A total ten councils took land out of the green belt. The biggest change took place in Central Bedfordshire where 1,290 ha was removed from the green belt, five per cent of the land previously protected by the designation in the authority.

Matthew Spry, a senior director at planning consultancy Lichfields, said the increase in Northumberland was “in a sense an anomaly” because it confirmed a redrawing of the area’s green plan in the county’s 2005 then structure plan.

The latest annual figures also show a “continued trend” of 10 to15 local authorities making changes to their green belt, he said: “This year, 14 local authorities made changes, but given the stalling of the local plan system since 2020, this perhaps represents the high water mark of change.

“Plan making in green belt locations is treading water so we may perhaps see fewer changes in green belt in future years.

“This does not bode well for housing delivery in the least affordable parts of the country, in commuter areas around some of our big cities. “

Paul Brocklehurst, chairman of the Land Promoters & Developers Federation, said last year’s increase still means the size of the green belt is “more than double” the 721,500 ha that it covered in 1979.

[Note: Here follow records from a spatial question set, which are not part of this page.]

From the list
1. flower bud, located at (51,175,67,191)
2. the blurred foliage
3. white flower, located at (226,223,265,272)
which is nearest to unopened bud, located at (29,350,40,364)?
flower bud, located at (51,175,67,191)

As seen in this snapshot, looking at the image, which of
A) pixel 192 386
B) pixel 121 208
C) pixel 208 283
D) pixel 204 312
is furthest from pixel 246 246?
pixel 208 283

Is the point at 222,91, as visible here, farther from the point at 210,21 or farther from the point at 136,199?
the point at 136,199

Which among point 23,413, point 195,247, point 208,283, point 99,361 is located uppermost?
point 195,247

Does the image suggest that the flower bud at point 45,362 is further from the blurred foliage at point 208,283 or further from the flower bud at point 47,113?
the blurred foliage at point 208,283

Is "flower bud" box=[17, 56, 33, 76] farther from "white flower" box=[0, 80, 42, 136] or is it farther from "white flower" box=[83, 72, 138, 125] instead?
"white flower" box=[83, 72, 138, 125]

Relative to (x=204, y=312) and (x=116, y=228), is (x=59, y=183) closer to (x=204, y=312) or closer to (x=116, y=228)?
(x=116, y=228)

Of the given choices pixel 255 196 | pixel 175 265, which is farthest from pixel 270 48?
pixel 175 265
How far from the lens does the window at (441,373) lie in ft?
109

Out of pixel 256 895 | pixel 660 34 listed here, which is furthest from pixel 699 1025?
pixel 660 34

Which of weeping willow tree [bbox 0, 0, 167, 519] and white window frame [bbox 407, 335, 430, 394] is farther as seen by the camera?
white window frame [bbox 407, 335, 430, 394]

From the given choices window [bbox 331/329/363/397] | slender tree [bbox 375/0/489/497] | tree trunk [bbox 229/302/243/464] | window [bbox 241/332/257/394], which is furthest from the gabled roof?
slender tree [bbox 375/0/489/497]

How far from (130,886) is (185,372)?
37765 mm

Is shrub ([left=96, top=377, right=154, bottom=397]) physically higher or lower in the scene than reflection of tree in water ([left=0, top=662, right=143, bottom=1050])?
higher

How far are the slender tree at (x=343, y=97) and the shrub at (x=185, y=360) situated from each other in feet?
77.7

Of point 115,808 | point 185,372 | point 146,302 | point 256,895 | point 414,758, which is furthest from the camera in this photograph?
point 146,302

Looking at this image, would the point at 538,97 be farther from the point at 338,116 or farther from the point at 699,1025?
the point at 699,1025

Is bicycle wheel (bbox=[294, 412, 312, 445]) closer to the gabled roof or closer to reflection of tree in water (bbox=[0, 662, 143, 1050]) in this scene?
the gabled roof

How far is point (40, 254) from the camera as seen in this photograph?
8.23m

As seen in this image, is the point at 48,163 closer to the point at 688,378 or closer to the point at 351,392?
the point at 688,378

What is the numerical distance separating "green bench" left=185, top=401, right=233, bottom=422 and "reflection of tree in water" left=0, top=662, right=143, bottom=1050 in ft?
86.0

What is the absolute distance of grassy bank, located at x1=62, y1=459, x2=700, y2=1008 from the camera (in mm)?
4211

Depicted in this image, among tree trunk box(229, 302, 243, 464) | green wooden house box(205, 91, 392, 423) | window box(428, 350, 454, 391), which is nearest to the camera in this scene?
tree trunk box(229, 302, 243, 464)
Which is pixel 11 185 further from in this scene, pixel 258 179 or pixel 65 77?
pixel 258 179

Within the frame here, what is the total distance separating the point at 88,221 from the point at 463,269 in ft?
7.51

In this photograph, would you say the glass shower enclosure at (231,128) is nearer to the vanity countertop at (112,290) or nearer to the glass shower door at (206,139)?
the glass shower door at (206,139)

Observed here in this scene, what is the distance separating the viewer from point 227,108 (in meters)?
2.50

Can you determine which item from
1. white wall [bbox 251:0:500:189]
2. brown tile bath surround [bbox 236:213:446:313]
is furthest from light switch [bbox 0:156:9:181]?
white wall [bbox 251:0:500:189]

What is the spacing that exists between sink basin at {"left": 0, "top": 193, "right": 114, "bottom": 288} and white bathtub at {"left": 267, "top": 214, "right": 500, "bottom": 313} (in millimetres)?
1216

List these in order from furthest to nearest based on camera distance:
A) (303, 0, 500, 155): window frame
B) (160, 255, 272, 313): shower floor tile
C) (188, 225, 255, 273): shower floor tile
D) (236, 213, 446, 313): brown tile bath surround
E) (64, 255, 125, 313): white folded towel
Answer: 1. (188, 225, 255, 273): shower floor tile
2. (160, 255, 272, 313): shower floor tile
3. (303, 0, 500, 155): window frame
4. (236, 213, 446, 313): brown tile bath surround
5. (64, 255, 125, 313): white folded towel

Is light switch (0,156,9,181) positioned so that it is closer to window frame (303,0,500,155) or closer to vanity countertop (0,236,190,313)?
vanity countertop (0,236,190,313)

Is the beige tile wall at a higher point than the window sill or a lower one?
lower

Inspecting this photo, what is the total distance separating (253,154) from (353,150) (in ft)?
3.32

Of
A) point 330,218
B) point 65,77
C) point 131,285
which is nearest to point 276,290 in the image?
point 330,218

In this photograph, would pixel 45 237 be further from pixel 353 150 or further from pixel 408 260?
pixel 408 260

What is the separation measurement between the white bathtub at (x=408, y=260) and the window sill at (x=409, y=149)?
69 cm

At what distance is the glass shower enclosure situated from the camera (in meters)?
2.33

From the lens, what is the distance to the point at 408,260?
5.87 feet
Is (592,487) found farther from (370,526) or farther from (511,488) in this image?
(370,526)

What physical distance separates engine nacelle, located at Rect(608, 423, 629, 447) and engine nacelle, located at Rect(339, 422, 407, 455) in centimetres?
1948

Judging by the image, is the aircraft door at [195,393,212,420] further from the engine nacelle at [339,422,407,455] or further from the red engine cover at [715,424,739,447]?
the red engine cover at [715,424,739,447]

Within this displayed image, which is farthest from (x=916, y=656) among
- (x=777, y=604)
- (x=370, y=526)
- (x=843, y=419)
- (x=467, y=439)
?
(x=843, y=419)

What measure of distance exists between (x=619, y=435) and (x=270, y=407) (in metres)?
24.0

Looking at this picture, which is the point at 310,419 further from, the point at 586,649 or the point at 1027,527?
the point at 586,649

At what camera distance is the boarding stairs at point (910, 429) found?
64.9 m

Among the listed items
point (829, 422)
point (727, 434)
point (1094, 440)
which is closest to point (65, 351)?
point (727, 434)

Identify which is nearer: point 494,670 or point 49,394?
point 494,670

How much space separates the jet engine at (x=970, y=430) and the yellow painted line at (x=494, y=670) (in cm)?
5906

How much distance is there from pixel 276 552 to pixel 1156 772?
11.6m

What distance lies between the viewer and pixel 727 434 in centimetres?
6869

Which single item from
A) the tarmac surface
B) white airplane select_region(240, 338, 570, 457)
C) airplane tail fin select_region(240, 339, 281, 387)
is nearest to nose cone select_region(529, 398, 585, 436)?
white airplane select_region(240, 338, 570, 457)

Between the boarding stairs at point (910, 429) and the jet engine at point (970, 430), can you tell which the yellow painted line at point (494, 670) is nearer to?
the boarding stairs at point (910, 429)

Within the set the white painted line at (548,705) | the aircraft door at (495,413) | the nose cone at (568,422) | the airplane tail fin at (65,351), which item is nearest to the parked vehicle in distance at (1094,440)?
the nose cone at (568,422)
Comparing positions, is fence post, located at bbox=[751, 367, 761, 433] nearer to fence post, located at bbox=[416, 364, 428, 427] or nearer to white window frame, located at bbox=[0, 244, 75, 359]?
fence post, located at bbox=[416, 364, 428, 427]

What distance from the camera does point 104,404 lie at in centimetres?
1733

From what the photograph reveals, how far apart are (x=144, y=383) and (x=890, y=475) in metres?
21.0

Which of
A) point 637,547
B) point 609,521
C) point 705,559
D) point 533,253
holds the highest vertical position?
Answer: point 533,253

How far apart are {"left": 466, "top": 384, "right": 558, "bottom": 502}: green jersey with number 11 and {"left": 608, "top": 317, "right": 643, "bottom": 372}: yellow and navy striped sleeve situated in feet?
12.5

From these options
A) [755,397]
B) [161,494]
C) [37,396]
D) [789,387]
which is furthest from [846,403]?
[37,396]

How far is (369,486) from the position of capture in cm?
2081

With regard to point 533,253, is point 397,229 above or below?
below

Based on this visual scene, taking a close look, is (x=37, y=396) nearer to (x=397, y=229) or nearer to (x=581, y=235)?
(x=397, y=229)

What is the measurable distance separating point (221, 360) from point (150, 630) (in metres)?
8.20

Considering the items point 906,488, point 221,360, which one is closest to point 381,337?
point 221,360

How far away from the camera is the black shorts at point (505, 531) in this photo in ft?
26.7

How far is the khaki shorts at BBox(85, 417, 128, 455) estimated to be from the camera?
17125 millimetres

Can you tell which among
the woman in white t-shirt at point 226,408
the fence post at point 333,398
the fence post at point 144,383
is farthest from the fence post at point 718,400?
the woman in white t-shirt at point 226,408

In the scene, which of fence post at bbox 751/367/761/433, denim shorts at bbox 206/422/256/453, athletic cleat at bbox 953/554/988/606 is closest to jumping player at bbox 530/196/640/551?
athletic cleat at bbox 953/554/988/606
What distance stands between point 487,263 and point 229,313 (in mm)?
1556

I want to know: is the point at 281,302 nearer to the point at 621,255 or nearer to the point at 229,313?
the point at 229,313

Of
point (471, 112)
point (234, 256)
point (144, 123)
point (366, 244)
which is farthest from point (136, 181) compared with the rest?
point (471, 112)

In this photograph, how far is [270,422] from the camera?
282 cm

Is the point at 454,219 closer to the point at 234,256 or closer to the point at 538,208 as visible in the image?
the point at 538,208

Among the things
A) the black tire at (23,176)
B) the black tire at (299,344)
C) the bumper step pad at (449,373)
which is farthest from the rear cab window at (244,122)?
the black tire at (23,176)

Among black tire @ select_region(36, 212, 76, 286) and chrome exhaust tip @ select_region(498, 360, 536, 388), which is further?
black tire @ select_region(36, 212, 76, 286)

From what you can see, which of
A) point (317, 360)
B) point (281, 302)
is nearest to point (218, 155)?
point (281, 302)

He said: “This is a land designation that constrains and stifles the economic growth of our cities, is not an environmental, landscape or ecological designation and often relates to land that has no public access

Paul Miner, head of strategic plans and devolution at the Campaign to Protect Rural England, said the group’s “main concern” is the “continued nibbling” of the metropolitan green belt caused by “substantial” and “largely unnecessary” releases in Central Bedfordshire.